SOURCE PASSAGE:
▬▬▬▬▬▬▬▬▬▬
The major parts of pkttables are

  1. pkt_tables - the in-kernel pkttables core

  2. pkt_tables_ipv4 - the ipv4 incarnation of pkt_tables

  3. pkttable_ipv4_filter - the ipv4 filter table instance

  4. pkttnetlink - the in-kernel part of a netlink-based userspace interface

  5. pktt_foo.c - the in-kernel part of a match extension

  6. pktt_FOO.c - the in-kernel part of a target extension

  7. libpkttnetlink - userspace library for low-layer communication

  8. libpkttables - userspace library providing high-layer API for apps

  9. pkttables - commandline program for ruleset manipulation by the admin

During the workshop, the following requirements/comments on the current pkttables design were made:

  1. Use TLV's for the data protocol used in all netlink messages. This ensures future compatibility with netlink2 (see the related IETF forces draft), and allows applications like saving/restoring iptables rules in binary architecture-independent form. IT also introduces a clear distinction between the in-kernel representation of [matchinfo] data - and the communication structures used between kernel and userspace. As a by-product it solves any kernel64/user32 issues on SPARC64 and other similar architectures. Also, versioning can easily be implemented, new fields can easily be added, ...

  2. Transactions. The goal is to make everything transaction based. However, full support for an arbitrary number of transactions is difficult to implement. As a minimum requirement: Only one open transaction per time. Once the transaction is started, all operations are performed on a copy of the ruleset. Once the transaction is committed, the rulesets are atomically replaced.

  3. Versioning. Versioning is handled via sub-tlv's of the matchinfo tlv. Every plugin can define it's own sub-TLV's within the matchinfo TLV. This way, they can invent new TLV's on their own. A new version of a particular plugin would introduce a new Tag. However, both kernel and userspace still support the old tag. To find out, which tags are supported on both sides, a discovery mechanism needs to be in place.

  4. libpkttables core can do all the encoding if plugin specifies the tag for a given parameter. pro: easy. con: how to register different tlvs depending on kernel version. idea: include min/max

  5. matchinfo tlv tags are allocated at patch-o-matic inclusion time. This way we have a central way of assigning the numbers and assuring no overlap (NANANA). We also specify a range of experimental tags for external modules or modules that are not included in patch-o-matic yet.

  6. i18n. Since libpkttables returns also the descriptions/help messages for individual plugins, support for i18n should be included in the architecture

  7. manpage generation. It was noted that this could be done automatically, if all the data is hidden within libpkttables.

  8. seperate target/policy. This makes it explicit on whether a target terminates or continues traversal within the chain/table. Currently we have terminating and non-terminating targets. Apart from documentation and/or experience of the user, there is no way of telling them apart. In pkttables, every target tells the core which policies (PKTT_ACCEPT, PKTT_DROP, PKTT_CONTINUE, ...) it supports. The user then has to specify a '-P ACCEPT' option on every rule in order to specify the desired behaviour.

As for kernel inclusion, it was decided that pkttables will be included as additional netfilter subsystem (in parallel to the current iptables code) during the early 2.7.x kernel series - and then backported into 2.6.current at that time.
▬▬▬▬▬▬▬▬▬▬
WHAT THE EXERCISE ASKS: Extend the pkttables design notes beyond their last paragraph, the one on kernel inclusion. The listing is separate material, apart from the pkttables design notes.

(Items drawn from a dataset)
▬▬▬▬▬▬▬▬▬▬
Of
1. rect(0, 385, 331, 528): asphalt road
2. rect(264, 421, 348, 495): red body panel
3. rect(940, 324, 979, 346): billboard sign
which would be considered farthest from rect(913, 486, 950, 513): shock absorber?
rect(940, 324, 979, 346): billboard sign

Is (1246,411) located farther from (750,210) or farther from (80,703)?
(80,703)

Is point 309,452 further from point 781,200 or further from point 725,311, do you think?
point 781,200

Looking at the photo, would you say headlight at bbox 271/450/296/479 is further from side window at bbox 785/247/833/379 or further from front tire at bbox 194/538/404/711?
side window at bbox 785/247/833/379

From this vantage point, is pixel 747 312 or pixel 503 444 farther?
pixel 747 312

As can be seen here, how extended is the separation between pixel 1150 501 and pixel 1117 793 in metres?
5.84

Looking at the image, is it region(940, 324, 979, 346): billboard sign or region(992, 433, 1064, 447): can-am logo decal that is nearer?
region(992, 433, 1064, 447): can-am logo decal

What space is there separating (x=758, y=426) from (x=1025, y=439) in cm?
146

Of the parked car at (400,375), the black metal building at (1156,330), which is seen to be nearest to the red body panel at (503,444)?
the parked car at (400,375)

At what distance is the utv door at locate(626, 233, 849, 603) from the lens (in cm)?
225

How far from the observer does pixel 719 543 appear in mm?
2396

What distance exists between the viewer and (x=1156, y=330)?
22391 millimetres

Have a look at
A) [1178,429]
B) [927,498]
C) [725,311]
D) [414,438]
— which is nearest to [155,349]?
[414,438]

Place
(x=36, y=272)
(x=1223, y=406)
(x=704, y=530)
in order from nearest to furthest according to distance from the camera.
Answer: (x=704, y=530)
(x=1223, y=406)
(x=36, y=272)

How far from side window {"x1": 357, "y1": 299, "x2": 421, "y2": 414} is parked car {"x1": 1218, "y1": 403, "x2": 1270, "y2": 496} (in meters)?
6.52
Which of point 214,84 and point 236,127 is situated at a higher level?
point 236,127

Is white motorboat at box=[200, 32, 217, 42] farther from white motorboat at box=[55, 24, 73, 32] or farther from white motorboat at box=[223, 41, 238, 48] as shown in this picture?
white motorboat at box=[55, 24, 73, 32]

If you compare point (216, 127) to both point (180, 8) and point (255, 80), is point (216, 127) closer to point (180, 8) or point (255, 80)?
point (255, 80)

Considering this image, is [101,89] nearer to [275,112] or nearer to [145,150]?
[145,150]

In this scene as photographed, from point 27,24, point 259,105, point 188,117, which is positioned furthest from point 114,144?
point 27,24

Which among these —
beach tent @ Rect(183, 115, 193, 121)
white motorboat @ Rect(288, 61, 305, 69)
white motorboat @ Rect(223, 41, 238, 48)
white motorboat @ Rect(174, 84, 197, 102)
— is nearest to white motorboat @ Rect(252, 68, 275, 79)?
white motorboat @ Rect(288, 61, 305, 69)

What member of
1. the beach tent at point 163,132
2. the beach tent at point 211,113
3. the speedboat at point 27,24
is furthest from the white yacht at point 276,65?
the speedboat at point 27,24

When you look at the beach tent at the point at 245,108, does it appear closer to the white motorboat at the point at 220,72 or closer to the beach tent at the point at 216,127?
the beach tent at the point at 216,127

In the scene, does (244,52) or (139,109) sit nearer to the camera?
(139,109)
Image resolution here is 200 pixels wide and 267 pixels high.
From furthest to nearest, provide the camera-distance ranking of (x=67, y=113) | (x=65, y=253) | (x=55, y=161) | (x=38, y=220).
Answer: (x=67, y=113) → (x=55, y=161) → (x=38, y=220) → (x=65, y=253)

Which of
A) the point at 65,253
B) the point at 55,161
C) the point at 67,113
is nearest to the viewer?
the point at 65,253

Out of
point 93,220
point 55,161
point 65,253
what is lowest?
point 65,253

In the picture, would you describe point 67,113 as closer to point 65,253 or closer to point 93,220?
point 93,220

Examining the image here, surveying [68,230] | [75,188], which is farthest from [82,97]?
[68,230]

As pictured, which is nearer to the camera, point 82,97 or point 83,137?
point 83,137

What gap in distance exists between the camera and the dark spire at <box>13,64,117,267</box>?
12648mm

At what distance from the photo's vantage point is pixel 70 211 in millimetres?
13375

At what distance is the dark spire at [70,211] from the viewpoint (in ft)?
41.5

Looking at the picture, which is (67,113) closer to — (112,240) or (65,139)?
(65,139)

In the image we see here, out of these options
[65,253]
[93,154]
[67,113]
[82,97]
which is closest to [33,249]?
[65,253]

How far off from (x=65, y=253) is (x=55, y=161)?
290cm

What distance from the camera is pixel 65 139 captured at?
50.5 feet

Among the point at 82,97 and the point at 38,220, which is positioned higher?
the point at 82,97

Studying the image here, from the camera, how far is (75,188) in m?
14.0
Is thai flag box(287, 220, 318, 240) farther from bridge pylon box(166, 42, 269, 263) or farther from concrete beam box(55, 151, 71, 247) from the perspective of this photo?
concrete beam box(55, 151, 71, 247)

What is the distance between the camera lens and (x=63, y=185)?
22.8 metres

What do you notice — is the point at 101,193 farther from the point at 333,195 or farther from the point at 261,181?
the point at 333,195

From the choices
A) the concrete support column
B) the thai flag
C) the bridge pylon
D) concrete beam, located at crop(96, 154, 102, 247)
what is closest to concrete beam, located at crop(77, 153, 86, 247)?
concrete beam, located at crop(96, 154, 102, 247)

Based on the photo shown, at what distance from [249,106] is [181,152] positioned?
▬▬▬▬▬▬▬▬▬▬
OUTPUT:
2.2. Wallfire

Herve Eychenne gave a presentation about the wallfire project. Please refer to his slides and/or the wallfire documentation to learn more about it. This summarry will just cover the issues related to netfilter/iptables development.

  • verbose error reporting (netlink messages)

  • slow rule manipulation. Incremental changes to the ruleset are way too slow. This should be improved with iptables-1.3.x (including libiptc2) and the new mark_source_chains() implementation. A real 'fix' is only an incremental kernel/userspace interface, like pkttables will introduce.

  • converter to convert shell script into iptables-save format (shellscript?)

  • MASQUERADE: don't flush at ifdown, but at ifup (and cmp to old address). The current flush-at-ifdown policy deletes all NAT mappings, even if our ISP gives us the same IP again.


2.3. Transparent Proxying

Balazs Scheidler gave a presentation about the transparent proxying patches he has been working on. Below is a short summary of the presentation.

TPROXY has real transparency requirements. This means not only hiding the proxy to the requesting client, but also to the server. That in turn requires being able to initiate connections form a foreign source address.

The current implementation uses a separate table called 'tproxy' to perform REDIRECT-like transpaency. A target called 'TPROXY' is allso provided. The reasons are:

  • NAT remains to be useful for forwarded traffic; NAT and proxy rules are cleanly seperated

  • The TPROXY target marks sessions using a bit in conntrack->flags (new structure member) to make it easier to match tproxied packets in the filter table

  • special handling of UDP is necessarry

The other two transparency cases are implemented using a hashtable of sockrefs. This hashtable is manipulated from userspace using setsockopt calls (IP_TPROXY_* and friends). The most important parts of sockrefs are:

  • local IP:port

  • foreign IP:port

  • flags indicating connection mode (LISTEN or CONNECT)

When a NEW connection is processed by the TPROXY hook, it consults the sockref hash, looks up an entry with the current source IP (connect from foreign addr), or current destination (listen on foreign addr). If something is found, the appropriate NAT manip is created using ip_nat_setup_info(). If no appropriate sockrefs are present, the tproxy table is traversed (i.e. proxy requested mappings have precedence over admin rules).

The tproxy table runs after mangle and before nat (priority: -130)

Special UDP Handling

  • General assumptions about the proxy:

    • The proxy receives the first packet on a receiver port (not fully specified socket, e.g. remote address 0.0.0.0:0)

    • This initiates a new session

    • The new session opens a new socket (e.g. new local address) and fully specifies this socket by calling connect() with a destination address

    • When another packet is received in the same session, the stack picks the more specific socket (i.e. the session socket)

    • All communication happens in the second packet (races!)

  • Translated to netfilter:

    • the first initiator packet should be DNATed to the receiver port, but only once. Further packets will have a seperate conntrack entry (as the DNAT destination will change when the new socket is created)

    • second and further packets will have a real conntrack assigned with TPROXY working similarly as in TCP

Current known usage:

  • Zorp, transparent proxy firewall

  • patches for squid

  • rumors that it works with bridging

Current issues in TPROXY:

  • Source port allocation

  • UDP support is not complete, though it is enough for Zorp

  • timeout updates, or infinit timeouts?

General netfilter additions. These are general, small features that are required by TPROXY and might be useful for other projects as well.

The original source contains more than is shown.